Retype the records word for word. Skip every image.

Stored data:
Content starts

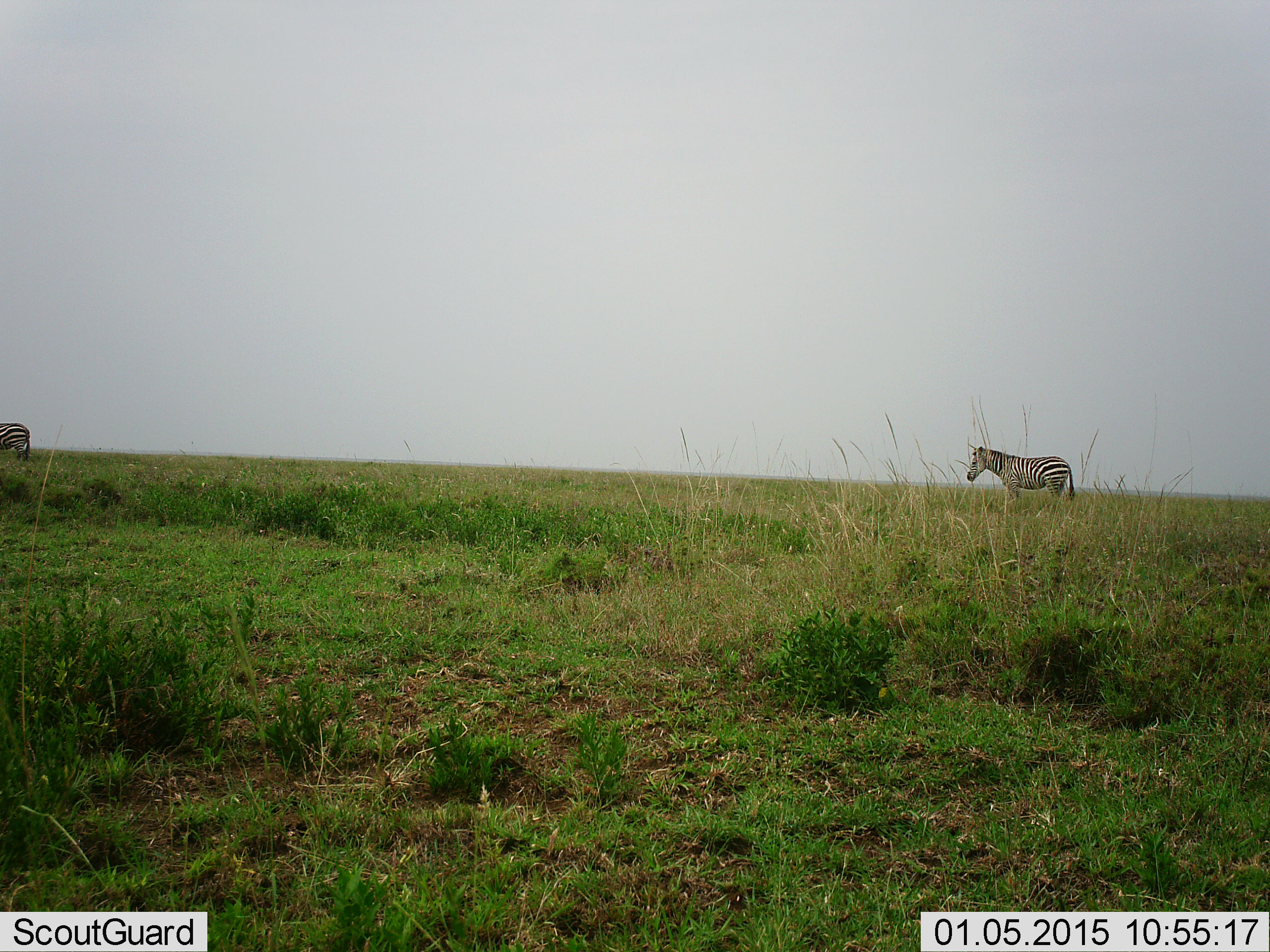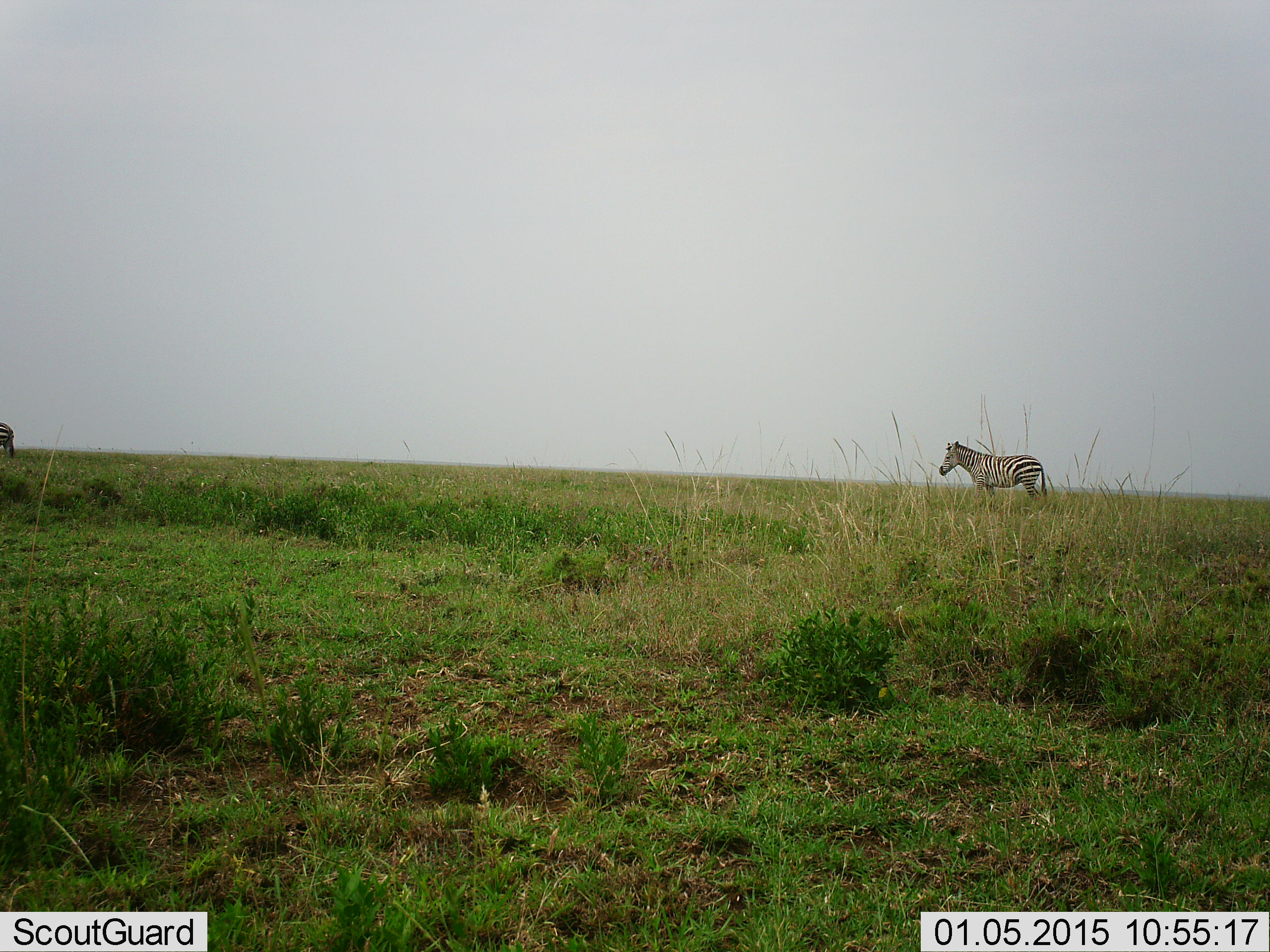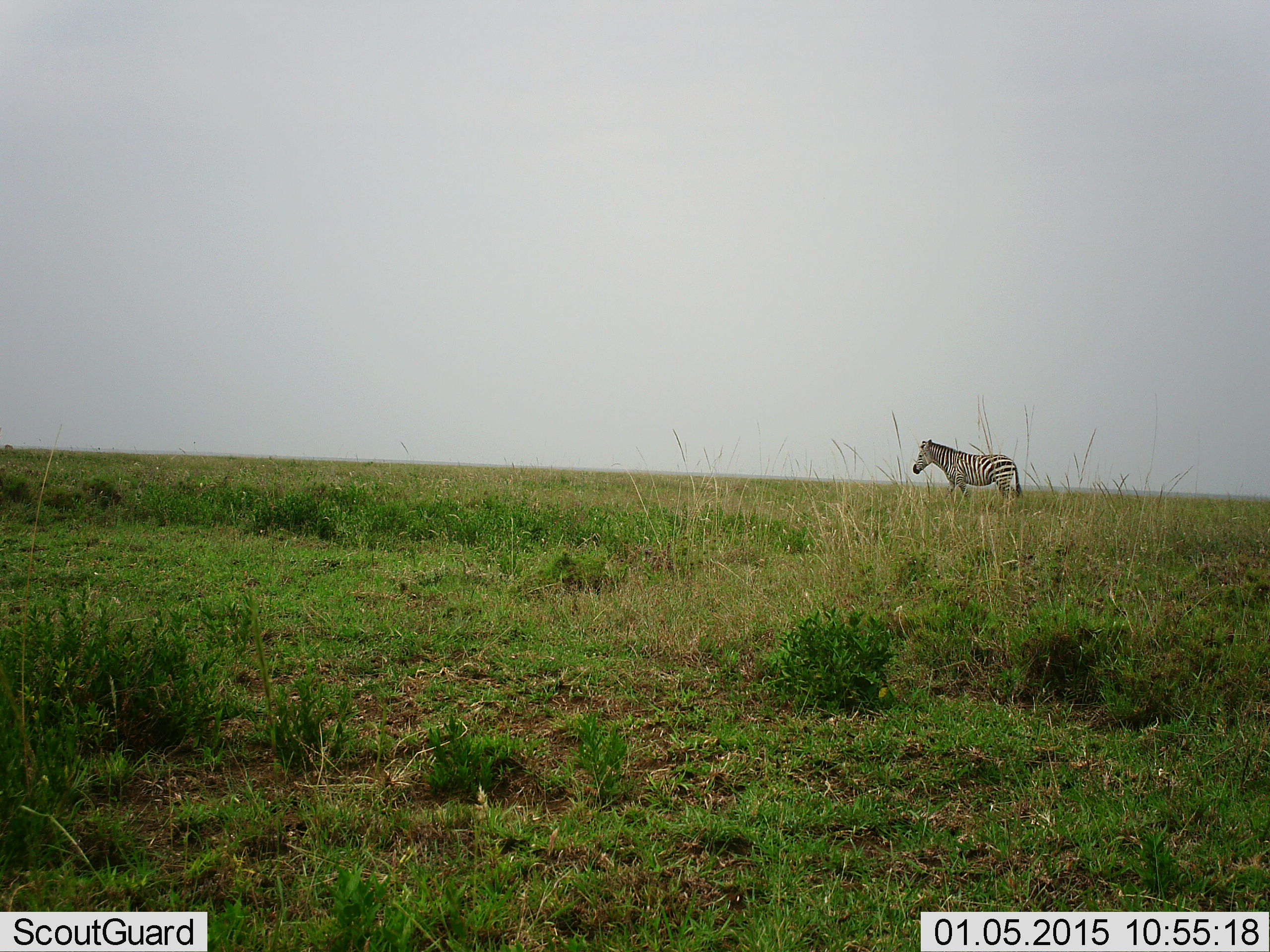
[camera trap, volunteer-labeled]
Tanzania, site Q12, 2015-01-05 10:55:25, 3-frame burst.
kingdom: Animalia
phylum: Chordata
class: Mammalia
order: Perissodactyla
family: Equidae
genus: Equus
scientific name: Equus quagga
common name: plains zebra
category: zebra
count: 2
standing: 10%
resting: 0%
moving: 90%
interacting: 0%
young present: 0%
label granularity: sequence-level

Content ends

REPLY
[camera trap, volunteer-labeled]
Tanzania, site Q12, 2015-01-05 10:55:25, 3-frame burst.
kingdom: Animalia
phylum: Chordata
class: Mammalia
order: Perissodactyla
family: Equidae
genus: Equus
scientific name: Equus quagga
common name: plains zebra
category: zebra
count: 2
standing: 10%
resting: 0%
moving: 90%
interacting: 0%
young present: 0%
label granularity: sequence-level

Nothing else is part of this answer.